1. What is a one-hot-encoded column and why might it be needed when transforming a feature? Are the source values continuous or discrete?

A one-hot-encoded column separates columns into categories. This is needed when transforming a feature as it helps identify specific features through the separation. The source values are discrete as we are working with categorical data rather than numerical data. Numerical data would classify as a continuous source value.

2. What is a dense feature? For example, if you execute example = dict(dftrain) and then tf.keras.layers.DenseFeatures(your_features)(your_object).numpy(), how has the content of your data frame been transformed? Why might this be useful?

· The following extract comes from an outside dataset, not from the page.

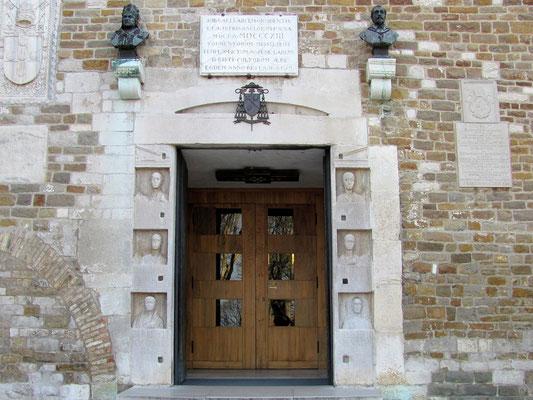 Bronzebüsten der Bischöfe Enea Silvio Piccolomini und Andrea Rapicio über dem Hauptportal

A dense feature will define any lack of data as the value of 0. This is especially useful when a 0 features are important to predict within a model.

3. Provide a histogram of the probabilities for the logistic regression as well as your boosted tree model. How do you interpret the two different models? Are their predictions essentially the same or is there some area where they are noticeable different. Plot the probability density function of the resulting probability predictions from the two models and use them to further illustrate your argument. Include the ROC plot and interpret it with regard to the proportion of true to false positive rates, as well as the area under the ROC curve. How does the measure of the AUC reflect upon the predictive power of your model?

image

B. Boosted Trees continued (with model understanding)

1. Upload your feature values contribution to predicted probability horizontal bar plot as well as your violin plot. Interpret and discuss the two plots. Which features appear to contribute the most to the predicted probability?

2.Upload at least 2 feature importance plots. Which features are the most important in their contribution to your models predictive power?

3.Stretch goal: Modify the visualization formula. Plot your output and provide an interpretation. Which estimator was more effective at reproducing the probability model that was used to generate the instance of data that was synthetically generated?